Gatsby stares across the lake, imagining that changing history is as simple as changing his story. He believes he can manipulate the world, driving it like a vehicle to his desired destination. He is a “boat against the current,” fighting the forward progression of time where past actions build upon one another. Here, the Quixotic delusion overtakes the romanticism. What he wants is impossible because the Daisy he seeks—the one who would have chosen the fiction of “Jay Gatsby”—no longer exists.
The woman across the bay is a married mother of a small child who has, reluctantly and in accordance with her class, carried on with her life. Even when Gatsby briefly holds her in the present, he does not possess her in reality; their reunion exists only in their shared imagination. She was always Tom’s wife, and it is fitting that the novel’s climax unfolds beneath the gaze of Dr. T.J. Eckleburg.

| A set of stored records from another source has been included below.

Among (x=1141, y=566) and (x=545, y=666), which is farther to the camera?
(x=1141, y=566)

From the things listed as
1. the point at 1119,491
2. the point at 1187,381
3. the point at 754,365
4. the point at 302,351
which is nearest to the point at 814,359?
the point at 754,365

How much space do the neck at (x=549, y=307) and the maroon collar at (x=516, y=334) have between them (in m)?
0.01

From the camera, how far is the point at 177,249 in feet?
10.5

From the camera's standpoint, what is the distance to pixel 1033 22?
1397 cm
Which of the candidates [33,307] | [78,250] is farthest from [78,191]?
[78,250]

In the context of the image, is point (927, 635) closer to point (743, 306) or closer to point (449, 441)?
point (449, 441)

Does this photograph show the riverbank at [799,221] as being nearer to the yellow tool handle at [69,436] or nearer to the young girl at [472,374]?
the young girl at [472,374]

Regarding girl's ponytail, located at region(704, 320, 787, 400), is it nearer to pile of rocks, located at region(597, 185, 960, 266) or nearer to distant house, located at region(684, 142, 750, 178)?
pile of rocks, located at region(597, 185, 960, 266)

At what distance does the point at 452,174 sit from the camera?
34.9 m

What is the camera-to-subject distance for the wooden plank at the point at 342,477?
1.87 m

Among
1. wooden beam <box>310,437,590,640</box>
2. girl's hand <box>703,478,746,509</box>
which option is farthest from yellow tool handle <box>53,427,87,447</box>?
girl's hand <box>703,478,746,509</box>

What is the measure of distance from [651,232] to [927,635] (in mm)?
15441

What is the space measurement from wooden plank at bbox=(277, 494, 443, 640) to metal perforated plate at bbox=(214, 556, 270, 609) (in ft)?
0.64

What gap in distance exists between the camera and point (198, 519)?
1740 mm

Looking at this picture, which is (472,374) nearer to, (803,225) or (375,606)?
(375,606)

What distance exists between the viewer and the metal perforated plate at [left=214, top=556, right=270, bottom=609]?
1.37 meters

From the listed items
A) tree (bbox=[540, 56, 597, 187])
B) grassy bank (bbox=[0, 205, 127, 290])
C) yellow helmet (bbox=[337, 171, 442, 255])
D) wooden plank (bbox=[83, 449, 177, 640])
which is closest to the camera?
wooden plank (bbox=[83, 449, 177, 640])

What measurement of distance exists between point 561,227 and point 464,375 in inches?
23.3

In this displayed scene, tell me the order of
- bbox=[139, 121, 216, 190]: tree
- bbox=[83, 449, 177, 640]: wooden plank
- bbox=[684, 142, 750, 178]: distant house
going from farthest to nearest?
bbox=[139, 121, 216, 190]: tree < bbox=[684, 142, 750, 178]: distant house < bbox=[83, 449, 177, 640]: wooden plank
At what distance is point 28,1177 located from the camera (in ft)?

The billboard stands in the Valley of Ashes, a stretch of industrial ruin between West Egg and New York. Its presence in a wasteland implies a once-vitalized entity, of which Eckleburg is now a relic.
Yet, the eyes remain present, the gaze of the past bearing down on the present as an indifferent witness. These eyes see the car strike Tom’s mistress, Myrtle, but they also witnessed Tom’s adultery. They watch as Tom visits the mourning widower, Wilson, and implicates Gatsby in the death.
This is the novel’s great irony: for all Gatsby’s manipulations, his reinventions, and his sleight of hand, Tom need only point a grieving man—who he has cuckolded blatantly and unabashedly—in Gatsby’s direction to end his life.
We, the readers, are meant to adopt the position of Eckleburg. We are placed in a position where we can do little else but watch. We are witnesses without agency.
At least the eyes of Eckleburg implied a signpost, an exit. But the vehicles in the novel—the characters hurtling toward their destruction—do not even know we are there.